Parallèlement à ses œuvres peintes, Navarro expose deux nouvelles sculptures en néon, composées des noms interconnectés des continents de la terre et des constellations du zodiaque. Les œuvres révèlent l’absurdité inhérente de la poursuite du contrôle ou de la possession, qu’elle soit réelle ou symbolique.

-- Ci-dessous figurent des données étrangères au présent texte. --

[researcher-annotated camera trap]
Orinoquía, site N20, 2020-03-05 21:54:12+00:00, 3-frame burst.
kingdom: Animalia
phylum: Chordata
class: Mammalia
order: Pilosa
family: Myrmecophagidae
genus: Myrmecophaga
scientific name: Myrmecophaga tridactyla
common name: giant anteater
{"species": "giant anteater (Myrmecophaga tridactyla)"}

La salle du sous-sol, plongée dans une obscurité quasi totale, abrite une grande installation au sol. ”Flat Lands” est une autre représentation abstraite du monde. C’est un calcul mathématique exact entre une simple carte et un cube : tout s’inscrit parfaitement dans une grille tridimensionnelle. C’est l’image d’une technologie idéale qui pourrait contrôler et réorganiser le territoire (comme la plupart des représentations du territoire). La dernière œuvre est consacrée à une vidéo poignante de l’artiste, intitulée ”UFO”. Il présente un mystérieux objet volant errant dans le ciel du désert d’Atacama à la recherche d’une terre promise.


Né en 1972 à Santiago, Iván Navarro a grandi sous la dictature de Pinochet. Il vit et travaille à New York depuis 1997. L’artiste utilise la lumière comme matériau de base, détournant des objets en sculptures électriques et transformant l’espace par des jeux d’optique. Au-delà de son aspect ludique, son œuvre est hantée par les questions de pouvoir, de contrôle et d’emprisonnement. Toujours présent en filigrane, le détournement de l’esthétique minimaliste devient le prétexte d’une subtile critique politique et sociale.